Cool you’re adding information to the question to make yourself “right”
No, I’m not. Within the moment I’m creating a comment I might save and then edit, because in the past I lost whole comments when I switch tabs in my browser. But when I’m done and hit that save I’m done, and then a few cases when I’m not I add an “Edit:” to it.
but even your comment says that’s only the vast majority of fights and also you had to clarify in public
Well most fights are in public, if a public camera is recording it. If a fight is private then it’s probably not being done where a camera is.
so there are edge cases where the situation still stands that binary search wouldn’t work or wouldn’t be feasible.
The only edge case I could think of would be if something happens in a split second and then the scene is static again, the same before and after that.
But even then if you’re talking about a static scene on the camera AI would probably be able to catch that split second change happening, so binary searching can still be done.
What does that have to do with a binary search If a camera has AI on
You can have a AI do the actual binary search as described by the OP in his comment pic. Doesn’t have to be a human being that does it, but the process would be done the same way by either.

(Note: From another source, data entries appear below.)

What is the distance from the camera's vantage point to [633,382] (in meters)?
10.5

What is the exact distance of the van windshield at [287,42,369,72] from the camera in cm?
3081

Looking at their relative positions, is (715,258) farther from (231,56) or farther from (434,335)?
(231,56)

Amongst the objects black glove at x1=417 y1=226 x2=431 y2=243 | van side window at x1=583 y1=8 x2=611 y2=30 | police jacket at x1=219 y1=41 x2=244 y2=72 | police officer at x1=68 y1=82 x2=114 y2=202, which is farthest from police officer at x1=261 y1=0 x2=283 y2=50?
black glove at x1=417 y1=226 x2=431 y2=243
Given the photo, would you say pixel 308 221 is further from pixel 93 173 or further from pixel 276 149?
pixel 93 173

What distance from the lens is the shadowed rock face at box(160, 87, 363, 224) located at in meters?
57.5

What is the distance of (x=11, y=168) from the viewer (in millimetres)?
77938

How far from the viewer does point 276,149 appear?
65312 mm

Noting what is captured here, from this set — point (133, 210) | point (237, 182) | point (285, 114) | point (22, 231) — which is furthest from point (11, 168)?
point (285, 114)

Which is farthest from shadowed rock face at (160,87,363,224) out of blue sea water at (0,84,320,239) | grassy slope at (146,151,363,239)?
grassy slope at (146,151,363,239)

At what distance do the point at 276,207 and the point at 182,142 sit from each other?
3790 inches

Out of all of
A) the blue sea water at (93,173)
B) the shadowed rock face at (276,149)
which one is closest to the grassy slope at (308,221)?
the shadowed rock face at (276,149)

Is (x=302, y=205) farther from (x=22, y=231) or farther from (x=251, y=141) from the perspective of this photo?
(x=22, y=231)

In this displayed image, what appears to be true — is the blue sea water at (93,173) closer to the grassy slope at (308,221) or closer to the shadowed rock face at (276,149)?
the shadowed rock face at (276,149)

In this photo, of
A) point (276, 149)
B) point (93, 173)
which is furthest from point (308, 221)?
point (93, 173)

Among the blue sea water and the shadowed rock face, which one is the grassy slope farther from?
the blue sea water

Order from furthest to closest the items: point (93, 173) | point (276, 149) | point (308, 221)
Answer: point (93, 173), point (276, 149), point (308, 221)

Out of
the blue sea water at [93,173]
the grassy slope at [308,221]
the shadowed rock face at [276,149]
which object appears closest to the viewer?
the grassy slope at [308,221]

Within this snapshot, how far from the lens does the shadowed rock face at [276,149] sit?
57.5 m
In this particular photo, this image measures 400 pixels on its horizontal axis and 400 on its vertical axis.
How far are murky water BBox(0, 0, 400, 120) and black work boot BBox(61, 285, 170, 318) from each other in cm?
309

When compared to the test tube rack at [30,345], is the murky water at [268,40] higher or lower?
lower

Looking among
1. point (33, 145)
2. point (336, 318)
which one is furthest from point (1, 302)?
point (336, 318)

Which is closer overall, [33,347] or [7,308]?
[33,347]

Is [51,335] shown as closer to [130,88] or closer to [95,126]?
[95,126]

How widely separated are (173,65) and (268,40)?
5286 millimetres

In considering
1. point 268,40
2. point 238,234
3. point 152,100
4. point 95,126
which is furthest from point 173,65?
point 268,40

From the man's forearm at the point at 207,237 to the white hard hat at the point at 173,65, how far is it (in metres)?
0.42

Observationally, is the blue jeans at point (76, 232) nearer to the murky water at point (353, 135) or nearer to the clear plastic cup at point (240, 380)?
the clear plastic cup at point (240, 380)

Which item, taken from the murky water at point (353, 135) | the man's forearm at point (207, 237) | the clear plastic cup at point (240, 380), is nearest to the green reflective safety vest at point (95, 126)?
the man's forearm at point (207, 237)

My mentioning motion detection is just that an AI would be able to detect the moment of change in the video, the focus point more readily than a human being, is all.
This is on purpose isn’t it. You’re fucking with me.
Sorry, I thought you were saying that the guy walking by was off screen, and the person on screen was shot, since the focus of the conversation was about binary search based on what’s on the video.
Guy walks bye and shoots someone well offscreen.
In that case the shooter, walking up and then holding up a gun and pulling the trigger would be the marker, as well as the puff of smoke, for the binary search, which could be done with AI, if not human eyes.
Also they would know the approximate time of death, so they can use that to extrapolate a range on the video that they need to binary search on. I’m pretty sure this is normal police work that I’m describing at this point.
Having said that, that’s one hell of a hypothetical you made there. At some point you could definitely come up with an example of when a binary search wouldn’t work, but not based on what the OP was discussing, or what others were discussing about two people having a fight on camera.